__OBJECTIVE__
Send each entry back exactly as given, pictures excluded.
Start ENTRIES SUPPLIED
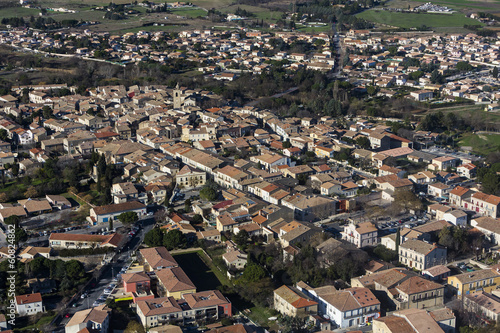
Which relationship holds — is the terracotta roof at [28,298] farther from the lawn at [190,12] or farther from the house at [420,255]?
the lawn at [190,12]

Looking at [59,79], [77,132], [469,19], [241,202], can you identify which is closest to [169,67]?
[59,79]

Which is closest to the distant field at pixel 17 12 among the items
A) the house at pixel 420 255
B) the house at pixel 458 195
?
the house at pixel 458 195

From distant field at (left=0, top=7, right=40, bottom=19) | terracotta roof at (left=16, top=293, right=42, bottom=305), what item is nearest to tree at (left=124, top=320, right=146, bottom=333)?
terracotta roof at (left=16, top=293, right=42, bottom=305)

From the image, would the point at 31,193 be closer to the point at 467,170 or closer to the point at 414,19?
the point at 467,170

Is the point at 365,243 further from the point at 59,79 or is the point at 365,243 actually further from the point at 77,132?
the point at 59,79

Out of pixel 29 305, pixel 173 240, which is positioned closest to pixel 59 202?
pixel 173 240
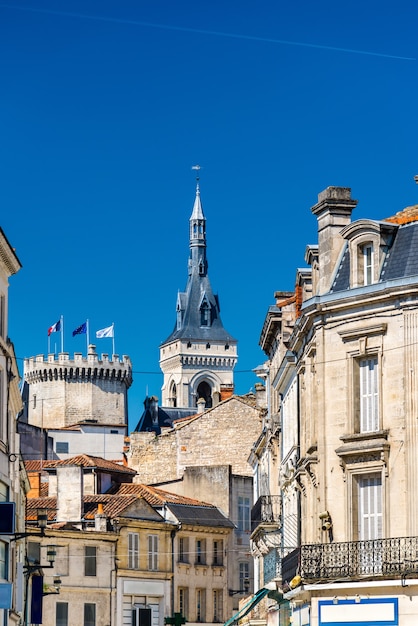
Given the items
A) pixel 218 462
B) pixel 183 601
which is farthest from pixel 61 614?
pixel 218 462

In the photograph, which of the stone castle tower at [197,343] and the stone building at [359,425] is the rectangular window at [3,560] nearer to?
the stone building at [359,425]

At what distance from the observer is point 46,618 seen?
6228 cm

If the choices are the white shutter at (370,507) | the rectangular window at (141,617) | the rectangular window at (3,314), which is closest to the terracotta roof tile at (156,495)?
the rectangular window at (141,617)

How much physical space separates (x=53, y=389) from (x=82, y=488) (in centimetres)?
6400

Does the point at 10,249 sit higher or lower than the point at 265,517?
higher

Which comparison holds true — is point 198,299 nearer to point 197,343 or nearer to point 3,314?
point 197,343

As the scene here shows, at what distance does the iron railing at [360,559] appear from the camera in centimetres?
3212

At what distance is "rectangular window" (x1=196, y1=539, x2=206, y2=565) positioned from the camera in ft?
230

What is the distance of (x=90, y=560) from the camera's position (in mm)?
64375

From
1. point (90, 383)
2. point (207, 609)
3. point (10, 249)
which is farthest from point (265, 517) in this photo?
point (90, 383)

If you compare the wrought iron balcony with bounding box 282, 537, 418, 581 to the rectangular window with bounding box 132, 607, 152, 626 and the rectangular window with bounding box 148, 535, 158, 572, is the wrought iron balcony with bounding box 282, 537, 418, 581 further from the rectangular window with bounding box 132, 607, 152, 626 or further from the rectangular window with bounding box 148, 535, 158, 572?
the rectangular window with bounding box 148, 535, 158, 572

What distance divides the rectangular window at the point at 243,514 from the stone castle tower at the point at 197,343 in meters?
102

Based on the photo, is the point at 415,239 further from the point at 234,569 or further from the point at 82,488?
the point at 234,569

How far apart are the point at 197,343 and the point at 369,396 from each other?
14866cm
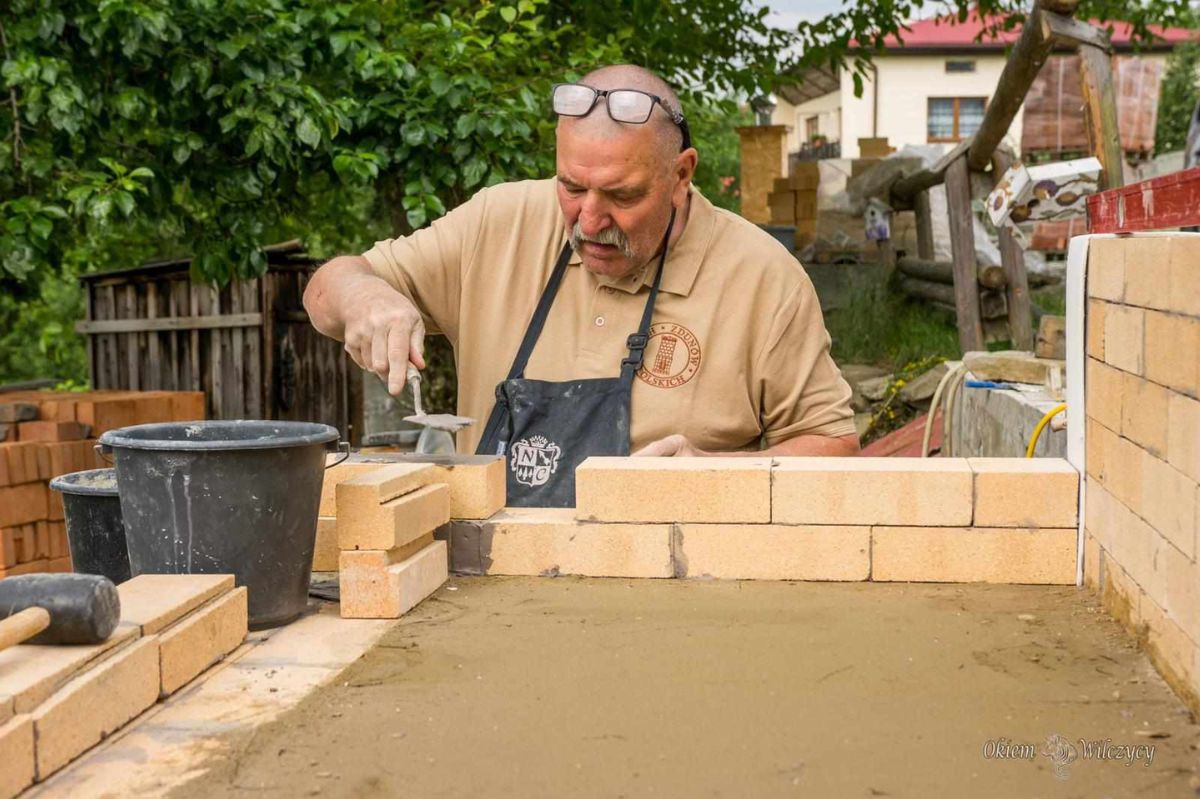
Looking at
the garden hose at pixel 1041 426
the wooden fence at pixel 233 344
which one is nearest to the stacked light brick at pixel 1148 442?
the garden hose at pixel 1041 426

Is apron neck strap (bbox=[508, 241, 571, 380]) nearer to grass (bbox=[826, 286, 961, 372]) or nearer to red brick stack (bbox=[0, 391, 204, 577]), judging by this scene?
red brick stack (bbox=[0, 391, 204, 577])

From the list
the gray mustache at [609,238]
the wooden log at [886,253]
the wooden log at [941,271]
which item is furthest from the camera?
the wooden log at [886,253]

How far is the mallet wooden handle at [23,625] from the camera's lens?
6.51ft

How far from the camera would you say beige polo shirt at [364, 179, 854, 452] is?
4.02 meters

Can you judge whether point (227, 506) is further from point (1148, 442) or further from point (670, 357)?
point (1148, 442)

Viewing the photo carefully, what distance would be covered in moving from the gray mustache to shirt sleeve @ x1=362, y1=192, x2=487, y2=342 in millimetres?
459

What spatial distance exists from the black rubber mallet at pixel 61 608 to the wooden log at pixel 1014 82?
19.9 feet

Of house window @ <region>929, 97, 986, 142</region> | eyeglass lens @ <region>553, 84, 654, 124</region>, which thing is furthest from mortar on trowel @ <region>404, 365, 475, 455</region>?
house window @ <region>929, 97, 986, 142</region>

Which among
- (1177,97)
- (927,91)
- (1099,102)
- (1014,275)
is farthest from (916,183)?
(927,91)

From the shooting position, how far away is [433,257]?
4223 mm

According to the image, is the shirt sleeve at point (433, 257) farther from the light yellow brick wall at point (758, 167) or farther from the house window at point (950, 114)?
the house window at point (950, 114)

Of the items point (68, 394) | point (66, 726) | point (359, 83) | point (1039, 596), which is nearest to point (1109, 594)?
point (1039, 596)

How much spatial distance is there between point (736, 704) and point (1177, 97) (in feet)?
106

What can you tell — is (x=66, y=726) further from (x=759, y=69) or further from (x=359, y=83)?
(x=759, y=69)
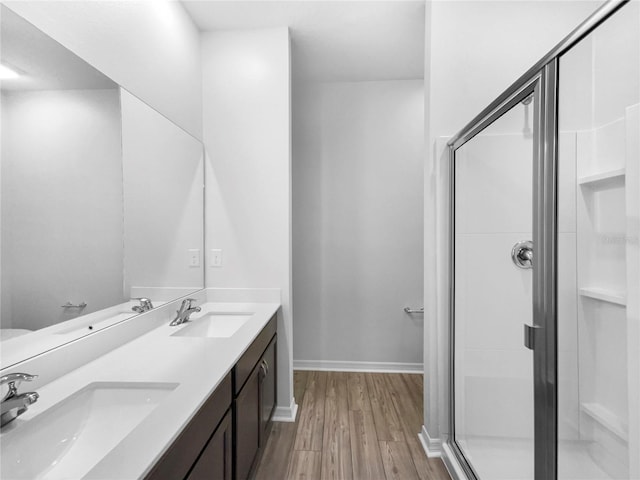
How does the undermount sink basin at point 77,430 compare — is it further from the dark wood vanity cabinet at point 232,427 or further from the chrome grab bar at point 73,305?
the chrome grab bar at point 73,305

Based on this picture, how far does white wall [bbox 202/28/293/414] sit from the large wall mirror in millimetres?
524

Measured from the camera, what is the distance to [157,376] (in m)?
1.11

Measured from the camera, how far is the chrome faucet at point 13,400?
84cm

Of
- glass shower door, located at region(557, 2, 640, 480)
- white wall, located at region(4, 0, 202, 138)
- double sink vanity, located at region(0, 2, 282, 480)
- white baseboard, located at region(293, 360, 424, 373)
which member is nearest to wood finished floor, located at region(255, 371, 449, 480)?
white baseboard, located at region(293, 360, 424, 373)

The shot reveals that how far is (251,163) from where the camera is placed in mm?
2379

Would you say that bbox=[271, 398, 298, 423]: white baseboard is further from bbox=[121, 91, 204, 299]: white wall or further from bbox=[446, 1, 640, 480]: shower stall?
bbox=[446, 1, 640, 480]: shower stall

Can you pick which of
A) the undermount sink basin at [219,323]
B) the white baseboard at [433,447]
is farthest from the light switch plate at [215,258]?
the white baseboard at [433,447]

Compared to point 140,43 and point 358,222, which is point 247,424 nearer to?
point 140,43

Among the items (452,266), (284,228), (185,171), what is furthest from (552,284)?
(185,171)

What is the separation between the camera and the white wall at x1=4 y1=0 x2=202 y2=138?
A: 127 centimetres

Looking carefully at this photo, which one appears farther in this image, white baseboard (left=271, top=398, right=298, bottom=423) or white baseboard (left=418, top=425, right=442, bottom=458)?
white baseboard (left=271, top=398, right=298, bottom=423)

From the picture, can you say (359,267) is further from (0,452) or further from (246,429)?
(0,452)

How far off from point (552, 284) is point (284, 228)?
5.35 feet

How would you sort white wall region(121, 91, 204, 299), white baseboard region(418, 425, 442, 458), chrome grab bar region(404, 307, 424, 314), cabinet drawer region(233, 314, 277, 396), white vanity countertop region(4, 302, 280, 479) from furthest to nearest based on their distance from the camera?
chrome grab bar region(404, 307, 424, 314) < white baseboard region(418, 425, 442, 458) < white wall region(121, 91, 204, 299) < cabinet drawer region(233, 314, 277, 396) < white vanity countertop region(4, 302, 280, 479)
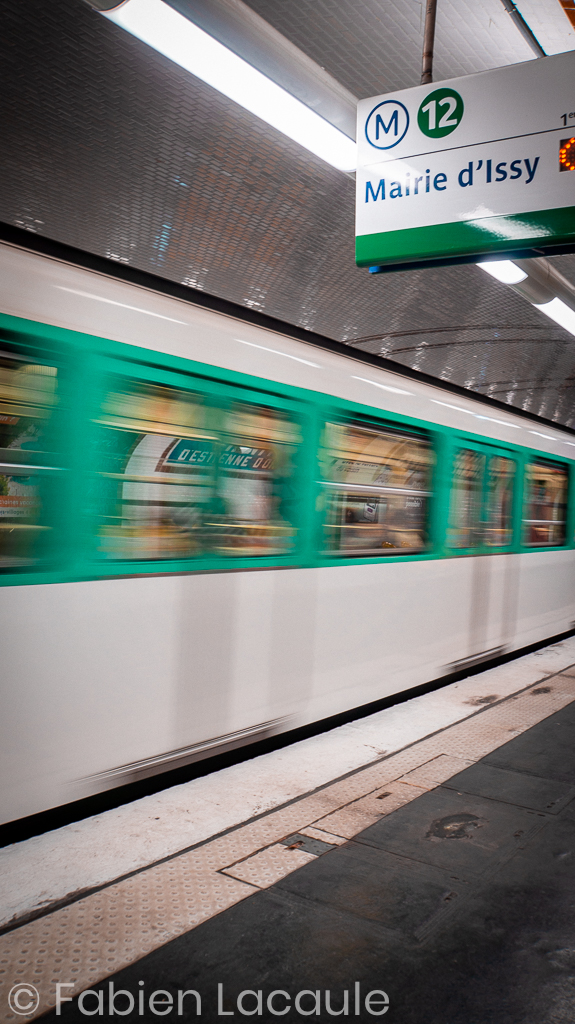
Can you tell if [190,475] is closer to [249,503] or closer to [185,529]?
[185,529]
End ENTRIES SUPPLIED
__WRITTEN RESPONSE__
Which relationship holds — is the terracotta roof at [28,298] farther from the lawn at [190,12] or farther from the house at [420,255]?
the lawn at [190,12]

Looking at [59,79], [77,132], [469,19], [241,202], can you identify which is closest to [169,67]?
[59,79]

Which is closest to the distant field at pixel 17 12 among the items
A) the house at pixel 420 255
B) the house at pixel 458 195
?
the house at pixel 458 195

From distant field at (left=0, top=7, right=40, bottom=19) | terracotta roof at (left=16, top=293, right=42, bottom=305), what item is nearest to tree at (left=124, top=320, right=146, bottom=333)?
terracotta roof at (left=16, top=293, right=42, bottom=305)

From the image, would the point at 31,193 be closer to the point at 467,170 or closer to the point at 414,19?
the point at 467,170

Is the point at 365,243 further from the point at 59,79 or is the point at 365,243 actually further from the point at 77,132?
the point at 59,79

Out of pixel 29 305, pixel 173 240, which is positioned closest to pixel 59 202?
pixel 173 240
Given the items
A) pixel 218 462
B) pixel 183 601
which is farthest from pixel 61 614?
pixel 218 462

In the photograph, which of the stone castle tower at [197,343] and the stone building at [359,425] is the rectangular window at [3,560] nearer to?
the stone building at [359,425]

At what distance from the observer is point 46,618 seen?
6228 cm

If the choices are the white shutter at (370,507) | the rectangular window at (141,617) | the rectangular window at (3,314), which is closest to the terracotta roof tile at (156,495)?
the rectangular window at (141,617)

How much physical space separates (x=53, y=389) from (x=82, y=488) (in centimetres)?
6400

Does the point at 10,249 sit higher or lower than the point at 265,517?
higher

Which comparison holds true — is point 198,299 nearer to point 197,343 or nearer to point 3,314?
point 197,343

As the scene here shows, at what distance does the iron railing at [360,559] appear from the camera in centimetres?
3212

At what distance is "rectangular window" (x1=196, y1=539, x2=206, y2=565) positioned from the camera in ft?
230

What is the distance of (x=90, y=560) from the camera's position (in mm)?
64375

From
1. point (90, 383)
2. point (207, 609)
3. point (10, 249)
which is farthest from point (265, 517) in this photo?
point (90, 383)

If you compare the wrought iron balcony with bounding box 282, 537, 418, 581 to the rectangular window with bounding box 132, 607, 152, 626 and the rectangular window with bounding box 148, 535, 158, 572, is the wrought iron balcony with bounding box 282, 537, 418, 581 further from the rectangular window with bounding box 132, 607, 152, 626 or further from the rectangular window with bounding box 148, 535, 158, 572?
the rectangular window with bounding box 148, 535, 158, 572

What distance divides the rectangular window at the point at 243,514 from the stone castle tower at the point at 197,343 in meters?
102

Based on the photo, is the point at 415,239 further from the point at 234,569 or further from the point at 82,488?
the point at 234,569

How far apart are the point at 197,343 and the point at 369,396 from each other?
14866cm
Looking at
the garden hose at pixel 1041 426
the wooden fence at pixel 233 344
which one is nearest to the stacked light brick at pixel 1148 442?
the garden hose at pixel 1041 426

Is apron neck strap (bbox=[508, 241, 571, 380]) nearer to grass (bbox=[826, 286, 961, 372]) or nearer to red brick stack (bbox=[0, 391, 204, 577]), judging by this scene?
red brick stack (bbox=[0, 391, 204, 577])

From the list
the gray mustache at [609,238]
the wooden log at [886,253]
the wooden log at [941,271]
which item is furthest from the camera?
the wooden log at [886,253]

How far is the mallet wooden handle at [23,625] from the camera's lens?
6.51ft

How far from the camera would you say beige polo shirt at [364, 179, 854, 452] is?
4.02 meters

Can you judge whether point (227, 506) is further from point (1148, 442) or further from point (670, 357)?
point (1148, 442)

Viewing the photo carefully, what distance would be covered in moving from the gray mustache to shirt sleeve @ x1=362, y1=192, x2=487, y2=342 in millimetres?
459

What spatial distance exists from the black rubber mallet at pixel 61 608 to the wooden log at pixel 1014 82?
19.9 feet

Of house window @ <region>929, 97, 986, 142</region> | eyeglass lens @ <region>553, 84, 654, 124</region>, which thing is furthest from mortar on trowel @ <region>404, 365, 475, 455</region>?
house window @ <region>929, 97, 986, 142</region>

Which among
- (1177,97)
- (927,91)
- (1099,102)
- (1014,275)
is farthest from (916,183)?
(927,91)

From the shooting position, how far away is [433,257]?
4223 mm

According to the image, is the shirt sleeve at point (433, 257) farther from the light yellow brick wall at point (758, 167) or farther from the house window at point (950, 114)?
the house window at point (950, 114)

Of the items point (68, 394) | point (66, 726) | point (359, 83) | point (1039, 596), which is nearest to point (1109, 594)?
point (1039, 596)

How much spatial distance is there between point (736, 704) and point (1177, 97) (in feet)?
106

What can you tell — is (x=66, y=726) further from (x=759, y=69) or further from (x=359, y=83)?
(x=759, y=69)
How does the undermount sink basin at point 77,430 compare — is it further from the dark wood vanity cabinet at point 232,427 or further from the chrome grab bar at point 73,305?
the chrome grab bar at point 73,305

Based on this picture, how far does white wall [bbox 202/28/293/414] sit from the large wall mirror in millimetres?
524

Measured from the camera, what is the distance to [157,376] (in m)?
1.11

Measured from the camera, how far is the chrome faucet at point 13,400?
84cm

Of
- glass shower door, located at region(557, 2, 640, 480)
- white wall, located at region(4, 0, 202, 138)
- double sink vanity, located at region(0, 2, 282, 480)
- white baseboard, located at region(293, 360, 424, 373)
which member is nearest to wood finished floor, located at region(255, 371, 449, 480)?
white baseboard, located at region(293, 360, 424, 373)

The shot reveals that how far is (251,163) from where the camera is placed in mm?
2379

Would you say that bbox=[271, 398, 298, 423]: white baseboard is further from bbox=[121, 91, 204, 299]: white wall or further from bbox=[446, 1, 640, 480]: shower stall?
bbox=[446, 1, 640, 480]: shower stall

Can you pick which of
A) the undermount sink basin at [219,323]
B) the white baseboard at [433,447]
is farthest from the light switch plate at [215,258]?
the white baseboard at [433,447]

Compared to point 140,43 and point 358,222, which is point 247,424 nearer to?
point 140,43

Among the items (452,266), (284,228), (185,171), what is furthest from (552,284)?
(185,171)

What is the separation between the camera and the white wall at x1=4 y1=0 x2=202 y2=138?
A: 127 centimetres

Looking carefully at this photo, which one appears farther in this image, white baseboard (left=271, top=398, right=298, bottom=423) or white baseboard (left=418, top=425, right=442, bottom=458)?
white baseboard (left=271, top=398, right=298, bottom=423)

From the picture, can you say (359,267) is further from (0,452) or further from (246,429)?
(0,452)

How far off from point (552, 284) is point (284, 228)?
5.35 feet

How would you sort white wall region(121, 91, 204, 299), white baseboard region(418, 425, 442, 458), chrome grab bar region(404, 307, 424, 314), cabinet drawer region(233, 314, 277, 396), white vanity countertop region(4, 302, 280, 479) from furthest to nearest based on their distance from the camera?
chrome grab bar region(404, 307, 424, 314) < white baseboard region(418, 425, 442, 458) < white wall region(121, 91, 204, 299) < cabinet drawer region(233, 314, 277, 396) < white vanity countertop region(4, 302, 280, 479)
Can you tell if [190,475] is closer to [249,503] or closer to [185,529]?
[185,529]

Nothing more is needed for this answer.